▶ [任务要求]:
1. 根据反向引用说明回答下列问题：
(a) 多位表达式的第一个数字是 8 或 9 时，该表达式如何解释？
(b) 正则表达式 \b(\w+)\s\2 为什么无效？
(c) 在正则表达式 (\w)\1 中，元素 `(\w)` 起什么作用？
2. 从反向引用说明末尾停下的地方往下续写。

▶ [所示原文]:
►
正则表达式中的反向引用构造

项目
2024/03/12

反向引用提供了标识字符串中的重复字符或子字符串的方便途径。例如，如果输入字符串包含某任意子字符串的多个匹配项，可以使用捕获组匹配第一个出现的子字符串，然后使用反向引用匹配后面出现的子字符串。

备注

单独语法用于引用替换字符串中命名的和带编号的捕获组。有关更多信息，请参见替代。

.NET 定义引用编号和命名捕获组的单独语言元素。若要详细了解捕获组，请参阅分组构造。

带编号的反向引用

带编号的反向引用使用以下语法：

\ number

其中 number 是正则表达式中捕获组的序号位置。例如，\4 匹配第四个捕获组的内容。如果正则表达式模式中未定义 number，将会发生分析错误，并且正则表达式引擎会抛出 ArgumentException。例如，正则表达式 \b(\w+)\s\1 有效，因为 (\w+) 是表达式中的第一个也是唯一一个捕获组。 \b(\w+)\s\2 无效，该表达式会因为没有捕获组编号 \2 而引发自变量异常。此外，如果 number 标识特定序号位置中的捕获组，但该捕获组已被分配了一个不同于其序号位置的数字名称，则正则表达式分析器还会引发 ArgumentException。

请注意八进制转义代码（如 \16）和使用相同表示法的 \number 反向引用之间的不明确问题。这种多义性可通过如下方式解决：

表达式 \1 到 \9 始终解释为反向应用，而不是八进制代码。
如果多位表达式的第一个数字是 8 或 9（如 \80 或 \91），该表达式将解释为文本。
对于编号为 \10 或更大值的表达式，如果存在与该编号对应的反向引用，则将该表达式视为反向引用；否则，将这些表达式解释为八进制代码。
如果正则表达式包含对未定义的组成员的反向引用，将会发生分析错误，并且正则表达式引擎会抛出 ArgumentException。

如果存在不明确问题，可以使用 \k<name> 表示法，此表示法非常明确，不会与八进制字符代码混淆。同样，诸如 \xdd 的十六进制代码也是明确的，不会与反向引用混淆。

下面的示例查找字符串中双写的单词字符。它定义一个由下列元素组成的正则表达式 (\w)\1。

元素	说明
`(\w)`	匹配单词字符，并将其分配给第一个捕获组。
`\1`	匹配值与第一捕获组相同的下一个字符。

using System;
using System.Text.RegularExpressions;

public class Example
{
   public static void Main()
   {
      string pattern = @"(\w)\1";
      string input = "trellis llama webbing dresser swagger";
      foreach (Match match in Regex.Matches(input, pattern))
◄
▶ [所给资料]:
►
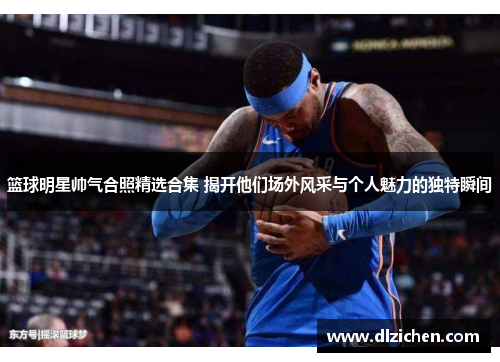 篮球明星帅气合照精选合集 揭开他们场外风采与个人魅力的独特瞬间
◄
▶ [参考答案]:
1.
(a) 解释为文本。
(b) 因为没有捕获组编号 \2，该表达式会引发自变量异常。
(c) 匹配单词字符，并将其分配给第一个捕获组。

2.
         Console.WriteLine($"Found '{match.Value}' at position {match.Index}.");
   }
}
// The example displays the following output:
//       Found 'll' at position 3.
//       Found 'll' at position 8.
//       Found 'bb' at position 16.
//       Found 'ss' at position 25.
//       Found 'gg' at position 33.

Imports System.Text.RegularExpressions

Module Example
    Public Sub Main()
        Dim pattern As String = "(\w)\1"
        Dim input As String = "trellis llama webbing dresser swagger"
        For Each match As Match In Regex.Matches(input, pattern)
            Console.WriteLine("Found '{0}' at position {1}.", _
                              match.Value, match.Index)
        Next
    End Sub
End Module
' The example displays the following output:
'       Found 'll' at position 3.
'       Found 'll' at position 8.
'       Found 'bb' at position 16.
'       Found 'ss' at position 25.
'       Found 'gg' at position 33.

命名的反向引用

使用以下语法定义命名的反向引用：

\k< name >

或：

\k' name '

其中，name 是正则表达式模式中定义的捕获组的名称。如果正则表达式模式中未定义 name，将会发生分析错误，并且正则表达式引擎会抛出 ArgumentException。

下面的示例查找字符串中双写的单词字符。它定义一个由下列元素组成的正则表达式 (?<char>\w)\k<char>。

元素	说明
`(?<char>\w)`	匹配字词字符，并将结果分配到 `char` 捕获组。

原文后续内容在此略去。